Pemerintah Indonesia terus memperkuat posisi dagangnya dengan Amerika Serikat (AS) melalui upaya penurunan tarif ekspor menjadi 0% bagi sejumlah komoditas strategis nasional. Setelah berhasil memangkas tarif tambahan dari 32% menjadi 19% untuk seluruh produk ekspor ke pasar AS, langkah selanjutnya difokuskan pada perluasan daftar komoditas yang dapat menikmati fasilitas tarif preferensial.

Menjelang tenggat waktu penetapan tarif pada 1 Agustus 2025, pemerintah masih mengupayakan negosiasi lanjutan agar komoditas utama seperti kelapa sawit mentah (CPO), kopi, kakao, dan produk turunan nikel dapat masuk dalam skema penghapusan tarif. Komoditas tersebut dinilai memiliki permintaan tinggi dari pasar AS dan berpotensi besar mendongkrak nilai ekspor Indonesia.

Daftar komoditas yang diusulkan pun masih terbuka untuk diperluas. Wakil Ketua Bidang Hubungan Internasional Asosiasi Pengusaha Indonesia (Apindo), Didit Ratam, mendorong agar pemerintah juga memperjuangkan produk-produk dari industri padat karya seperti garmen, tekstil, alas kaki, dan furnitur.

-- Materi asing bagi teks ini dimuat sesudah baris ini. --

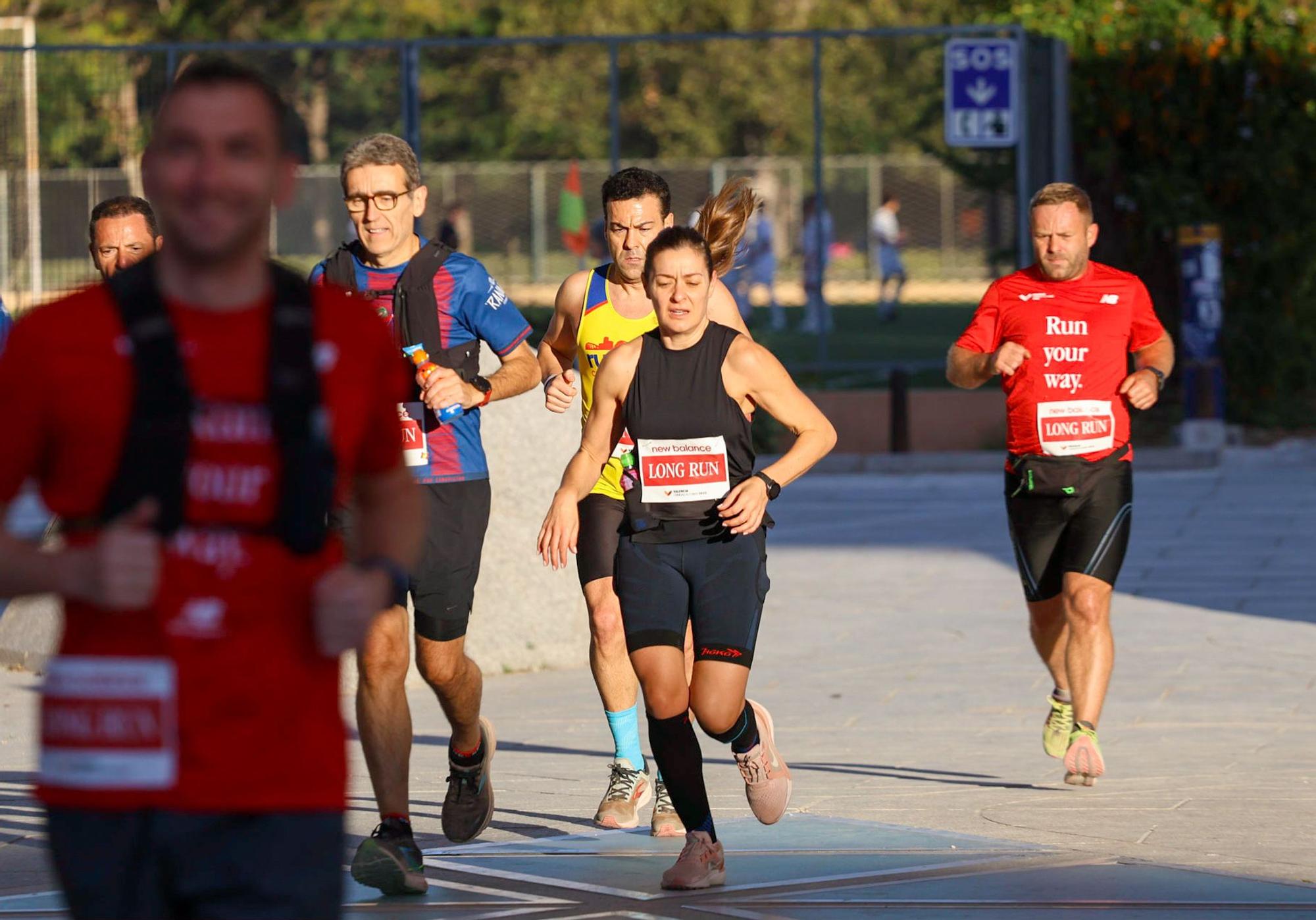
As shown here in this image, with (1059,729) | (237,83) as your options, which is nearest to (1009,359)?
(1059,729)

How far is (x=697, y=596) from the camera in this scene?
6.05 meters

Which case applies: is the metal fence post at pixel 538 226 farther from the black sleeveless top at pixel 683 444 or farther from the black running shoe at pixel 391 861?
the black running shoe at pixel 391 861

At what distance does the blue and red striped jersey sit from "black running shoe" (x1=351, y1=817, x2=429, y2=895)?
972 millimetres

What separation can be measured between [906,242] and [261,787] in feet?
146

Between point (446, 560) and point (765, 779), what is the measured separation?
41.3 inches

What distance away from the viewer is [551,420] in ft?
32.6

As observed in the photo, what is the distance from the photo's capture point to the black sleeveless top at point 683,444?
238 inches

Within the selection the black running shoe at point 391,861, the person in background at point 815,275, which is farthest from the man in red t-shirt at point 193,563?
the person in background at point 815,275

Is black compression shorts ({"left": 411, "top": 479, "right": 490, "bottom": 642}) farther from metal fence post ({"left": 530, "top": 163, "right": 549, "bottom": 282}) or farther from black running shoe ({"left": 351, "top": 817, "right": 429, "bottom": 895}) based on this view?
metal fence post ({"left": 530, "top": 163, "right": 549, "bottom": 282})

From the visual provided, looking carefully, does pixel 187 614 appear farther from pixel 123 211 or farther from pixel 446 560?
pixel 123 211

Menurutnya, sektor-sektor ini memberikan kontribusi besar terhadap penciptaan lapangan kerja dan daya saing industri nasional.

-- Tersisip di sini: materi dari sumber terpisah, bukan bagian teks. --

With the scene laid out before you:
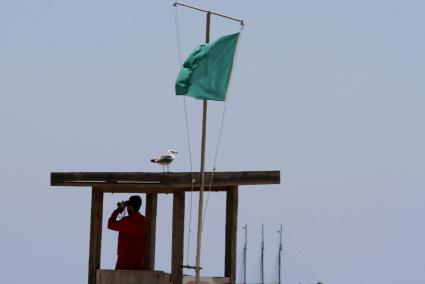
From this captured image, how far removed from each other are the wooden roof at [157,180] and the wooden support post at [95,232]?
222 millimetres

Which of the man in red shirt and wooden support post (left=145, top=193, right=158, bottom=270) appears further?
wooden support post (left=145, top=193, right=158, bottom=270)

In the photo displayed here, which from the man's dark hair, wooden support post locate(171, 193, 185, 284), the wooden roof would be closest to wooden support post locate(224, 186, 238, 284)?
the wooden roof

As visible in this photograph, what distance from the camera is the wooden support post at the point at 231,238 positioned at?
25.9 meters

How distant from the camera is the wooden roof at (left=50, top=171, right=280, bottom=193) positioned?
A: 2519cm

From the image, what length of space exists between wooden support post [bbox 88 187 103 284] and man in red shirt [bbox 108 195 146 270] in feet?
1.54

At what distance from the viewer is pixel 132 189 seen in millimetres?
26594

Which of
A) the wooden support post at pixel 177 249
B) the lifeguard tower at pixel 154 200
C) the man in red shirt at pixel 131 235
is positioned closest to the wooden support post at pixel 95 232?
the lifeguard tower at pixel 154 200

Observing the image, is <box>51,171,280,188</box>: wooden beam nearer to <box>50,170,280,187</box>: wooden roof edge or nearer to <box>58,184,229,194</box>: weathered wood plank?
<box>50,170,280,187</box>: wooden roof edge

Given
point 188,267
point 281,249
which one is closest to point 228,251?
point 188,267

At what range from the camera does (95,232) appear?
26.5 meters

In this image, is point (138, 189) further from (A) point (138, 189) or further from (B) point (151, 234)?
(B) point (151, 234)

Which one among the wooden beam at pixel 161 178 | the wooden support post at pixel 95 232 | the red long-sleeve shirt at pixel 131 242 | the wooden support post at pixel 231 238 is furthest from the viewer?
the wooden support post at pixel 95 232

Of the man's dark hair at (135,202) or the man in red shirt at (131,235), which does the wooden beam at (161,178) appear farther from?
the man in red shirt at (131,235)

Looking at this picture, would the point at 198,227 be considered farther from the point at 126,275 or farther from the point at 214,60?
the point at 214,60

Didit menyambut baik tren penurunan tarif oleh AS terhadap produk Indonesia yang kini lebih rendah dibandingkan negara pesaing. Namun demikian, ia menekankan pentingnya terus menekan tarif hingga titik minimum agar bisa mengimbangi tingginya biaya produksi di dalam negeri, yang sering menjadi tantangan bagi pelaku usaha.

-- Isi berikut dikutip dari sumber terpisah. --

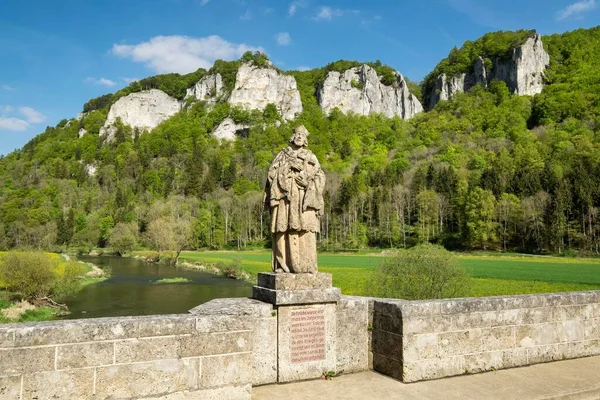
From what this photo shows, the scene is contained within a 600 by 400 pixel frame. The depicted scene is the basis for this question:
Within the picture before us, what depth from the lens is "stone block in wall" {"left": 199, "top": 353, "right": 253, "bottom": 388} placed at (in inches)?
221

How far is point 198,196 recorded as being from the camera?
129000 mm

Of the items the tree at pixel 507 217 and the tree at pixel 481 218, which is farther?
the tree at pixel 481 218

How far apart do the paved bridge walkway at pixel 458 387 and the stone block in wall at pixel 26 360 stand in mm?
2601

Meski mendukung strategi negosiasi yang dijalankan pemerintah, Didit mengingatkan agar komitmen impor dalam jumlah besar tidak dijadikan alat tukar dalam kesepakatan dagang. Ia menilai komitmen impor yang telah disampaikan saat ini sudah cukup proporsional dan tidak perlu ditingkatkan lagi kecuali dalam keadaan sangat mendesak.

Upaya diplomasi ekonomi ini menunjukkan keseriusan Indonesia dalam memperkuat posisi ekspornya, sekaligus melindungi kepentingan industri dalam negeri di tengah kompetisi global yang semakin ketat.